■ **SELECTION**
···
# A twist on an urn problem at The Riddler

Over at FiveThirtyEight, this week’s Riddler Classic question truly is a “classic” varietal: a problem about drawing colored balls selected from an urn. We are told:

*You have an urn with an equal number of red balls and white balls, but you have no information about what that number might be. You draw 19 balls at random, without replacement, and you get eight red balls and 11 white balls. What is your best guess for the original number of balls (red and white) in the urn?*

In a typical Bayesian inference problem, we’re asked: given some knowledge on the state of the world, after having observed some new data, how do we update our knowledge? This is not a question of the same form; it’s asking us the converse! Given some data, what’s your best estimate on the state of the world?

### Likelihood

For a question of this type, the key concept that guides us toward the solution to this problem is **likelihood**. If one is used to thinking in terms of probabilities, likelihood can be difficult to wrap one’s head around. The most intuitive explanation I’ve found comes from an article by Alexander Etz. He writes: “Likelihood is a strange concept, in that it is not a probability, but it is proportional to a probability. The likelihood of a hypothesis (H) given some data (D) is proportional to the probability of obtaining D given that H is true. … For conditional probability, the hypothesis is treated as a given and the data are free to vary. For likelihood, the data are treated as a given and the hypotheses vary.”

For our problem, the data are fixed (19 balls are chosen without replacement, we draw 8 red balls and 11 white balls) and the best hypothesis is what we’re interested in solving for (how many balls are there?). As Etz writes above, we can find the likelihood for a given hypothesis by calculating the probability of obtaining our data from that hypothesis.

Before going any further, what do we know about the answer? We can deduce two restrictions:

- There must be at least 22 balls. We selected 11 white balls and there are an equivalent number of red balls, so there are at least 11 red balls too.
- The number of balls must be even. Otherwise the number of red and white balls could not be equivalent.

So before moving on we’ve already limited our potential solutions.

### Using the hypergeometric distribution

Let’s start by considering the case of 22 balls and assume this is the true state of the world for now.

We want to ask: what’s the probability of obtaining the result we observed, given that there are 22 balls in the urn (11 white and 11 red)? Some readers may be familiar with applying the binomial distribution for these types of problems, but the binomial distribution can only be used for probability problems *with replacement*, such as flipping the same coin multiple times. Instead we can use a related probability distribution, the hypergeometric distribution, for problems *without replacement*.

The formula for solving for the relevant probability under the hypergeometric distribution is somewhat complex — rather than reproduce it here, I’ll link to the Wikipedia definition for the probability mass function, where it’s explained in full. To solve our problem we’ll be wanting to run the formula multiple times anyway, so to do the actual calculations we can turn to Python and the “hypergeom“ module (part of the SciPy package).
···
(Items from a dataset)
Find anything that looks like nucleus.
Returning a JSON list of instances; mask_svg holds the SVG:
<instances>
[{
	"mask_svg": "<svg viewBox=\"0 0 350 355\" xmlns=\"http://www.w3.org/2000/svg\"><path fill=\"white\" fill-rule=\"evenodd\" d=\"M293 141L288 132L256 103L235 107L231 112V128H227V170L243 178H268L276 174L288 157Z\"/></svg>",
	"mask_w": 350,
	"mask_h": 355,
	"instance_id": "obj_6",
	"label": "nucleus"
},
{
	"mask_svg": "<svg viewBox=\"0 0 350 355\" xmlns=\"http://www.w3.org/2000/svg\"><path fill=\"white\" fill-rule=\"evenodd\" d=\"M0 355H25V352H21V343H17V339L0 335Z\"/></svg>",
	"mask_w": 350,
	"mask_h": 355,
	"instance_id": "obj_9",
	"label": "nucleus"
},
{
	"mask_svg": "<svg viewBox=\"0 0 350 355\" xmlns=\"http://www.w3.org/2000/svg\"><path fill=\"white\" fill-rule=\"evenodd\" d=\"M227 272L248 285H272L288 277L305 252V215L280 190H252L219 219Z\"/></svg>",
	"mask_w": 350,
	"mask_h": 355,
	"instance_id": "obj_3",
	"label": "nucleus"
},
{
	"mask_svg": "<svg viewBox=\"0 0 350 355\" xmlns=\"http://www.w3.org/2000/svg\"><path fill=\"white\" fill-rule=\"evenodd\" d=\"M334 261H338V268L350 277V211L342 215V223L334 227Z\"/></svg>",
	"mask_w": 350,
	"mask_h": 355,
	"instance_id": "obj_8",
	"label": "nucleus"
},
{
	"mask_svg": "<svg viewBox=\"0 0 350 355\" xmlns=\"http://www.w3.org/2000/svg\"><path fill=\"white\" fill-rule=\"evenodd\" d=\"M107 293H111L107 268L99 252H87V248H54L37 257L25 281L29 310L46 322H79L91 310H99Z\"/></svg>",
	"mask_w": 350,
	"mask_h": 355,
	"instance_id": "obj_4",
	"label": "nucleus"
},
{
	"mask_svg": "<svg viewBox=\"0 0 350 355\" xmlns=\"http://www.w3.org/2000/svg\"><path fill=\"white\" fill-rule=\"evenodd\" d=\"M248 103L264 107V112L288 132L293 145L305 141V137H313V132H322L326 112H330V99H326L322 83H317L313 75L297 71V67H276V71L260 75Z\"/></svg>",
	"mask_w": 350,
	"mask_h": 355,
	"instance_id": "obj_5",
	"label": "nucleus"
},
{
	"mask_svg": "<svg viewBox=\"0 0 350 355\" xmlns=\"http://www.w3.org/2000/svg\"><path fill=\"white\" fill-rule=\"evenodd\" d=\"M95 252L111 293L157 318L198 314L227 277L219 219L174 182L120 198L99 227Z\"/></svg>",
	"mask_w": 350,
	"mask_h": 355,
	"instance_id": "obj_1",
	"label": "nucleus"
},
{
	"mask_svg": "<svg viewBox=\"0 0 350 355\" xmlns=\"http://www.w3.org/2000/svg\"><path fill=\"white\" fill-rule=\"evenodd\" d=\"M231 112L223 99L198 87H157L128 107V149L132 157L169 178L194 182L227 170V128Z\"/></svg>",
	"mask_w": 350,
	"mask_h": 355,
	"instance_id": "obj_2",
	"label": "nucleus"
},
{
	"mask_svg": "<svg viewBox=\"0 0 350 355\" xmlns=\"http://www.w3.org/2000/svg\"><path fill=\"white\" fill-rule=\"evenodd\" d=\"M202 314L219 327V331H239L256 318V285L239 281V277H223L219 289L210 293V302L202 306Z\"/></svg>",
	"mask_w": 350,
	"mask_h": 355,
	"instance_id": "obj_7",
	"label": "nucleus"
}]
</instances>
···
Answer the following questions using the urn problem article above.
1. How many balls are drawn from the urn, and how many of them are red?
2. What two restrictions on the total number of balls does the article deduce?
3. Which Python module is used for the calculations, and which package is it part of?

■ **RESULT BELOW**
1. Nineteen balls are drawn, and eight of them are red.
2. There must be at least 22 balls, and the number of balls must be even.
3. The "hypergeom" module is used, and it is part of the SciPy package.